Trecho fornecido:
Mais um ano se encerra. 2018 anos desde a vinda de Cristo já se passaram. Há dois mil anos, o verdadeiro Deus e verdadeiro Homem é ainda um simples carpinteiro na Palestina; aprende o ofício com seu pai, o justo São José. O maior Império da época tentará destruir os gérmens da Religião por Ele pregada, que cresce extraordinariamente no embalo das peregrinações dos “pescadores de homens”. Há mil e quinhentos anos, a Europa observa a ruína do mesmo Império que começara como uma pequena vila agropastoril no Lácio, e as hordas dos chamados bárbaros se apoderam dos seus territórios. Difícil missão trazê-los à Luz da Verdade, que alcança sucesso inimaginável. Há mil anos, ao passo que enfrenta os ataques e pilhagens de escandinavos e sarracenos, a Cristandade começa a tornar-se fato consumado graças ao empenho dos monges, restauradores da fé, da cultura e até mesmo da economia no Velho Continente.

Itens do conjunto de dados:
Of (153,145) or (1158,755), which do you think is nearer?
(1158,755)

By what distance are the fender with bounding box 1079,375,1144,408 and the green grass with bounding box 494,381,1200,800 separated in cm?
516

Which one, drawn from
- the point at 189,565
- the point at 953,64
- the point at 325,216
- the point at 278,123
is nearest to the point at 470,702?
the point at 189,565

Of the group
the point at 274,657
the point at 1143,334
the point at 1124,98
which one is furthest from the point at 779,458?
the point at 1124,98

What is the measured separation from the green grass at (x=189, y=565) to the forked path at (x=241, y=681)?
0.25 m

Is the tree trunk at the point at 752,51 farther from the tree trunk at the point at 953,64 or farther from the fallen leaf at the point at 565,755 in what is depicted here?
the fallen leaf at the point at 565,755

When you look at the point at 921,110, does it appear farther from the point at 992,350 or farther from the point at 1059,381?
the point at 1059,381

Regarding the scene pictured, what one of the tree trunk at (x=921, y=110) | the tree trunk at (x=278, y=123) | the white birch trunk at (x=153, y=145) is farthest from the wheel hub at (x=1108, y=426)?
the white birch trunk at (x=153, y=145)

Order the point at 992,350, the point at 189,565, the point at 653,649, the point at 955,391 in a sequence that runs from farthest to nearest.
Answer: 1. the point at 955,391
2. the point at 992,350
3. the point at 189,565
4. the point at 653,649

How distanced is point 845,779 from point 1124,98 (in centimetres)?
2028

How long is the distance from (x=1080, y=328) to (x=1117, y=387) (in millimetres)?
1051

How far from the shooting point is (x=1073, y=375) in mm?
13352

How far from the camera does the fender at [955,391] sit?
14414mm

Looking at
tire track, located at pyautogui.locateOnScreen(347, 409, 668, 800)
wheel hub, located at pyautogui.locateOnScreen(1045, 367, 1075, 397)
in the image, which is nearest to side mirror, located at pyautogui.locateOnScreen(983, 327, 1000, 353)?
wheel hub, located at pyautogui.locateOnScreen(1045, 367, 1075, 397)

Tarefas a realizar:
1. No trecho sobre a história da Cristandade, a quem se atribui, há mil anos, a restauração da fé, da cultura e da economia no Velho Continente?
2. Escreva a continuação do trecho sobre a história da Cristandade a partir do ponto em que ele termina.

Resultados das tarefas:
1. Aos monges.

2.
Há quinhentos anos, a Revolução de Lutero abala a Europa, enquanto as Américas, bem como partes da África e Ásia, começam a receber a Luz da Boa Nova graças a duas pequenas nações que, não satisfeitas com o pequeno espaço que a Providência lhes reservara na Península Ibérica, navegam pelos oceanos e mares bravios com o auxílio da mesma Providência para conquistar mais que terras: almas, e aos milhões. Muito além das riquezas terrestres, acumularão riquezas no Céu. A própria Virgem Maria descerá ao Tepeyac e sua imagem aparecerá posteriormente no rio Paraíba, tornando-nos herdeiros daquela mesma Cristandade que se esfacelava diante do monge rebelde e seus asseclas.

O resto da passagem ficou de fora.